Written instruction> Write out the whole listing again, exactly as given.

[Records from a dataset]
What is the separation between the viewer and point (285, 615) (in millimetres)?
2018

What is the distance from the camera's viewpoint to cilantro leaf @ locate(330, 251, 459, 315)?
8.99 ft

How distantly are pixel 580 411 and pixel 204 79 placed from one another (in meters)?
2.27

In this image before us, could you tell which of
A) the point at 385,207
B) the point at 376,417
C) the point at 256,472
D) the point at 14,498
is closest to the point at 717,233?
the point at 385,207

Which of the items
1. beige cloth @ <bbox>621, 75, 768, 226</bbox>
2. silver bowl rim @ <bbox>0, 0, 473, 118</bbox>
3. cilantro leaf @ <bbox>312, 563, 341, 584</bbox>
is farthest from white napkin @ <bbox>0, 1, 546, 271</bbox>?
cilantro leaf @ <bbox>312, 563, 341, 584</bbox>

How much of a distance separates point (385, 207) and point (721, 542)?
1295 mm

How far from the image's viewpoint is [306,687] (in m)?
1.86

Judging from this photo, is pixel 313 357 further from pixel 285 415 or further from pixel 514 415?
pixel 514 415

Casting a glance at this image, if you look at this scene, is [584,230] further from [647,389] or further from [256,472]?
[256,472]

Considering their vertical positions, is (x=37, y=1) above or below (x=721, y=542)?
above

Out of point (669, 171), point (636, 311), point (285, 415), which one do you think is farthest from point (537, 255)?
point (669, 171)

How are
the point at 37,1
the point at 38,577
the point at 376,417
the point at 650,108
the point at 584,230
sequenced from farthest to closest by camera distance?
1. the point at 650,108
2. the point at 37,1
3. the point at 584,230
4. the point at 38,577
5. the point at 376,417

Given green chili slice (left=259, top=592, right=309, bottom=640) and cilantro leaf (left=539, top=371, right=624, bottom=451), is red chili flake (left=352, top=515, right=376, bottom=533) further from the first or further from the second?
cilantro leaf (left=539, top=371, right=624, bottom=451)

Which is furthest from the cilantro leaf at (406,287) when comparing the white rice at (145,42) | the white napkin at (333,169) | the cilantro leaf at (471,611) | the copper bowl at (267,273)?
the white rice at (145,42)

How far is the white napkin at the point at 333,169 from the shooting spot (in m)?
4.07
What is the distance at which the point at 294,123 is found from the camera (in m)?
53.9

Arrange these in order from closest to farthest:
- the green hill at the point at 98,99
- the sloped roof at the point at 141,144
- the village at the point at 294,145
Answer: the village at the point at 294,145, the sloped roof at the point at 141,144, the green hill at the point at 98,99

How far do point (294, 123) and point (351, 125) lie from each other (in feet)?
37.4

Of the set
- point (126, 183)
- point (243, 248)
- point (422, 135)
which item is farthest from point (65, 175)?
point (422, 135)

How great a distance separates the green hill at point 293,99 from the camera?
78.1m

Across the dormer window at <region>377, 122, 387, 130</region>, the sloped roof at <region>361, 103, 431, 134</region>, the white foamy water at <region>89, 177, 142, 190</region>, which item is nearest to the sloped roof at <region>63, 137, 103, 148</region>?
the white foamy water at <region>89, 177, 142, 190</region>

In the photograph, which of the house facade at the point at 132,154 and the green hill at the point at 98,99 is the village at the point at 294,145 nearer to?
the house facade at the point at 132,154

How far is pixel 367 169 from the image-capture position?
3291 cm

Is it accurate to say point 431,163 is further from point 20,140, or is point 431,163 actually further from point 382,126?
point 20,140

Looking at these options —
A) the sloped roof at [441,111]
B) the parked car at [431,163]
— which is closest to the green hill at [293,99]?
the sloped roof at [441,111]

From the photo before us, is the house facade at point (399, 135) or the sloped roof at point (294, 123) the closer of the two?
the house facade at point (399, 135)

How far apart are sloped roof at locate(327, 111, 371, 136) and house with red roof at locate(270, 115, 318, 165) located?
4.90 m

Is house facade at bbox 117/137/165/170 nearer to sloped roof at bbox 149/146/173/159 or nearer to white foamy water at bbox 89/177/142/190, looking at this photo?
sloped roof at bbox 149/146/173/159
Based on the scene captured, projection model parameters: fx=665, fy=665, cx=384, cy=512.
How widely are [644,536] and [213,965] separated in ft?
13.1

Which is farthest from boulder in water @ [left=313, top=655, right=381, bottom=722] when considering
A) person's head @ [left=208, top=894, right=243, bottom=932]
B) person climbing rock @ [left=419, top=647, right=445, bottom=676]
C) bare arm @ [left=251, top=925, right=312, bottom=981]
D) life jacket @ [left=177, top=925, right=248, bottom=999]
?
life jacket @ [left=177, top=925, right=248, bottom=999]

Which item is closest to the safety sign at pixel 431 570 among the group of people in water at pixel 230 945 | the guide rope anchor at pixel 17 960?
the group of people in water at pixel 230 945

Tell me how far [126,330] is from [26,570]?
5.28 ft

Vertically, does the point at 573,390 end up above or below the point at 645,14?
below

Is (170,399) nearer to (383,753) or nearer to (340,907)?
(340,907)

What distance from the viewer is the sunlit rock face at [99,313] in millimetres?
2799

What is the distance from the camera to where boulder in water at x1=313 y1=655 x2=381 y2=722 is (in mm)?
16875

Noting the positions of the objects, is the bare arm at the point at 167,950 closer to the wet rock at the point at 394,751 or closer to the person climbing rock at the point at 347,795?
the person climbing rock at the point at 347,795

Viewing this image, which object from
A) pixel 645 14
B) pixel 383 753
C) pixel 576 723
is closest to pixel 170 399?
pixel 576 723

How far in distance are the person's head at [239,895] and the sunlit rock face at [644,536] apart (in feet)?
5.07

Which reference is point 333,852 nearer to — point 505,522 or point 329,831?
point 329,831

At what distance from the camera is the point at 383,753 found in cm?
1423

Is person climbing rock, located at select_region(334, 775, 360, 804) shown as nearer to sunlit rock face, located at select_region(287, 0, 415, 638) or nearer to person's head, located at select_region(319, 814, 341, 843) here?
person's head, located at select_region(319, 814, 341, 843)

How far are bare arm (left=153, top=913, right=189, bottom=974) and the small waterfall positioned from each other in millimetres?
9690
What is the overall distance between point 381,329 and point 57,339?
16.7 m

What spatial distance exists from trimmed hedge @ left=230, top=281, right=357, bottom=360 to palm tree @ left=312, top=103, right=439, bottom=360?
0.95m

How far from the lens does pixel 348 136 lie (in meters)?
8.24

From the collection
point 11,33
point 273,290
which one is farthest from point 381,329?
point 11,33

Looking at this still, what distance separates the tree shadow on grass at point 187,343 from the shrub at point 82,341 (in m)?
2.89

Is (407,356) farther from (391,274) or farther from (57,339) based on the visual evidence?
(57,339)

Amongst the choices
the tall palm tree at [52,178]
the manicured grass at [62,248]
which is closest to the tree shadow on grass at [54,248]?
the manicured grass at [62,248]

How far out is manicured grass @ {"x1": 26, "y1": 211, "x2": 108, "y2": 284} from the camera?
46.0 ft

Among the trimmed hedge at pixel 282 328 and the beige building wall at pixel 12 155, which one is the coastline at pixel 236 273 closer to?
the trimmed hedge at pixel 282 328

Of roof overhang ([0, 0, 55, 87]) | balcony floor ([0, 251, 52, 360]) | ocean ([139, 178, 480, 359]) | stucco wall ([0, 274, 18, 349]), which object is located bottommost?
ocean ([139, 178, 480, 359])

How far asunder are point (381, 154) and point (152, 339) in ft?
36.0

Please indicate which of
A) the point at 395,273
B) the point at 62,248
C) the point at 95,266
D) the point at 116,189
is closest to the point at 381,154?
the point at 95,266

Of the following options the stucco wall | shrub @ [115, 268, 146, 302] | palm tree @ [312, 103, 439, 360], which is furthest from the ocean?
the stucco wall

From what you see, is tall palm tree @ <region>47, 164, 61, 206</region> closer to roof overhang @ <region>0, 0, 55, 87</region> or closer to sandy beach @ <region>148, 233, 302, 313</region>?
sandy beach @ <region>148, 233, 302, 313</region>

Output>
What is the separation between the viewer and point (285, 615) (in millimetres)?
2018

What is the distance from the camera's viewpoint to cilantro leaf @ locate(330, 251, 459, 315)?
8.99 ft

How distantly are pixel 580 411 and pixel 204 79 placed from one another (in meters)?
2.27

In this image before us, could you tell which of
A) the point at 385,207
B) the point at 376,417
C) the point at 256,472
D) the point at 14,498
is closest to the point at 717,233?
the point at 385,207

Which of the items
1. beige cloth @ <bbox>621, 75, 768, 226</bbox>
2. silver bowl rim @ <bbox>0, 0, 473, 118</bbox>
3. cilantro leaf @ <bbox>312, 563, 341, 584</bbox>
is farthest from white napkin @ <bbox>0, 1, 546, 271</bbox>?
cilantro leaf @ <bbox>312, 563, 341, 584</bbox>

How much of a distance separates point (385, 207) and point (721, 542)?
1295 mm

How far from the image's viewpoint is [306,687] (in m)?
1.86

Judging from this photo, is pixel 313 357 further from pixel 285 415 or further from pixel 514 415?
pixel 514 415

Casting a glance at this image, if you look at this scene, is [584,230] further from [647,389] or further from [256,472]?
[256,472]

Considering their vertical positions, is (x=37, y=1) above or below (x=721, y=542)?
above

Out of point (669, 171), point (636, 311), point (285, 415), which one do you think is farthest from point (537, 255)?
point (669, 171)

How are
the point at 37,1
the point at 38,577
the point at 376,417
the point at 650,108
the point at 584,230
sequenced from farthest to closest by camera distance?
1. the point at 650,108
2. the point at 37,1
3. the point at 584,230
4. the point at 38,577
5. the point at 376,417

Given green chili slice (left=259, top=592, right=309, bottom=640) and cilantro leaf (left=539, top=371, right=624, bottom=451), is red chili flake (left=352, top=515, right=376, bottom=533) further from the first or further from the second?
cilantro leaf (left=539, top=371, right=624, bottom=451)

Which is furthest from the cilantro leaf at (406,287) when comparing the white rice at (145,42) | the white napkin at (333,169) | the cilantro leaf at (471,611) | the copper bowl at (267,273)?
the white rice at (145,42)

How far is the white napkin at the point at 333,169 from the shooting spot (in m)?
4.07
What is the distance at which the point at 294,123 is found from the camera (in m)?
53.9

Arrange these in order from closest to farthest:
- the green hill at the point at 98,99
- the sloped roof at the point at 141,144
- the village at the point at 294,145
Answer: the village at the point at 294,145, the sloped roof at the point at 141,144, the green hill at the point at 98,99

How far do point (294, 123) and point (351, 125) lie from each other (in feet)?
37.4

Of the set
- point (126, 183)
- point (243, 248)
- point (422, 135)
which item is farthest from point (65, 175)?
point (422, 135)

How great a distance separates the green hill at point 293,99 from the camera?
78.1m

Across the dormer window at <region>377, 122, 387, 130</region>, the sloped roof at <region>361, 103, 431, 134</region>, the white foamy water at <region>89, 177, 142, 190</region>, which item is nearest to the sloped roof at <region>63, 137, 103, 148</region>?
the white foamy water at <region>89, 177, 142, 190</region>

In the photograph, which of the house facade at the point at 132,154 and the green hill at the point at 98,99 is the village at the point at 294,145 nearer to?
the house facade at the point at 132,154

How far is pixel 367 169 from the image-capture position?
3291 cm

Is it accurate to say point 431,163 is further from point 20,140, or is point 431,163 actually further from point 382,126?
point 20,140

Looking at these options —
A) the sloped roof at [441,111]
B) the parked car at [431,163]
— which is closest to the green hill at [293,99]?
the sloped roof at [441,111]

From the photo before us, is the house facade at point (399, 135) or the sloped roof at point (294, 123) the closer of the two?
the house facade at point (399, 135)

How far apart are sloped roof at locate(327, 111, 371, 136) and house with red roof at locate(270, 115, 318, 165) located?
4.90 m

Is house facade at bbox 117/137/165/170 nearer to sloped roof at bbox 149/146/173/159 or nearer to white foamy water at bbox 89/177/142/190, looking at this photo?
sloped roof at bbox 149/146/173/159
Based on the scene captured, projection model parameters: fx=665, fy=665, cx=384, cy=512.
How widely are [644,536] and [213,965] separated in ft?
13.1

Which is farthest from boulder in water @ [left=313, top=655, right=381, bottom=722] when considering
A) person's head @ [left=208, top=894, right=243, bottom=932]
B) person climbing rock @ [left=419, top=647, right=445, bottom=676]
C) bare arm @ [left=251, top=925, right=312, bottom=981]
D) life jacket @ [left=177, top=925, right=248, bottom=999]
?
life jacket @ [left=177, top=925, right=248, bottom=999]

Which item is closest to the safety sign at pixel 431 570 among the group of people in water at pixel 230 945 | the guide rope anchor at pixel 17 960?
the group of people in water at pixel 230 945

Tell me how far [126,330] is from [26,570]?
5.28 ft

Vertically, does the point at 573,390 end up above or below the point at 645,14?
below

Is (170,399) nearer to (383,753) or nearer to (340,907)?
(340,907)

What distance from the viewer is the sunlit rock face at [99,313] in millimetres?
2799

What is the distance from the camera to where boulder in water at x1=313 y1=655 x2=381 y2=722 is (in mm)?
16875

Noting the positions of the objects, is the bare arm at the point at 167,950 closer to the wet rock at the point at 394,751 or closer to the person climbing rock at the point at 347,795?
the person climbing rock at the point at 347,795

Viewing this image, which object from
A) pixel 645 14
B) pixel 383 753
C) pixel 576 723
is closest to pixel 170 399?
pixel 576 723

How far in distance are the person's head at [239,895] and the sunlit rock face at [644,536] apart (in feet)?
5.07

Which reference is point 333,852 nearer to — point 505,522 or point 329,831?
point 329,831

At what distance from the camera is the point at 383,753 found in cm?
1423

Is person climbing rock, located at select_region(334, 775, 360, 804) shown as nearer to sunlit rock face, located at select_region(287, 0, 415, 638) or nearer to person's head, located at select_region(319, 814, 341, 843) here?
person's head, located at select_region(319, 814, 341, 843)

How far are bare arm (left=153, top=913, right=189, bottom=974) and the small waterfall positioned from each other in millimetres?
9690
What is the overall distance between point 381,329 and point 57,339?
16.7 m

What spatial distance exists from trimmed hedge @ left=230, top=281, right=357, bottom=360 to palm tree @ left=312, top=103, right=439, bottom=360?
0.95m

How far from the lens does pixel 348 136 lie (in meters)?
8.24

From the collection
point 11,33
point 273,290
which one is farthest from point 381,329?
point 11,33

Looking at this still, what distance separates the tree shadow on grass at point 187,343 from the shrub at point 82,341 (in m)?
2.89

Is (407,356) farther from (391,274) or farther from (57,339) based on the visual evidence?
(57,339)

Amongst the choices
the tall palm tree at [52,178]
the manicured grass at [62,248]
which is closest to the tree shadow on grass at [54,248]?
the manicured grass at [62,248]

How far out is manicured grass @ {"x1": 26, "y1": 211, "x2": 108, "y2": 284} from the camera?
46.0 ft

Among the trimmed hedge at pixel 282 328 and the beige building wall at pixel 12 155, which one is the coastline at pixel 236 273 closer to?
the trimmed hedge at pixel 282 328

Of roof overhang ([0, 0, 55, 87]) | balcony floor ([0, 251, 52, 360]) | ocean ([139, 178, 480, 359]) | stucco wall ([0, 274, 18, 349]), which object is located bottommost?
ocean ([139, 178, 480, 359])

How far asunder are point (381, 154) and point (152, 339) in ft?
36.0

Please indicate which of
A) the point at 395,273
B) the point at 62,248
C) the point at 95,266
D) the point at 116,189
is closest to the point at 381,154?
the point at 95,266

Of the following options the stucco wall | shrub @ [115, 268, 146, 302] | palm tree @ [312, 103, 439, 360], which is furthest from the ocean?
the stucco wall

From what you see, is tall palm tree @ <region>47, 164, 61, 206</region> closer to roof overhang @ <region>0, 0, 55, 87</region> or closer to sandy beach @ <region>148, 233, 302, 313</region>?
sandy beach @ <region>148, 233, 302, 313</region>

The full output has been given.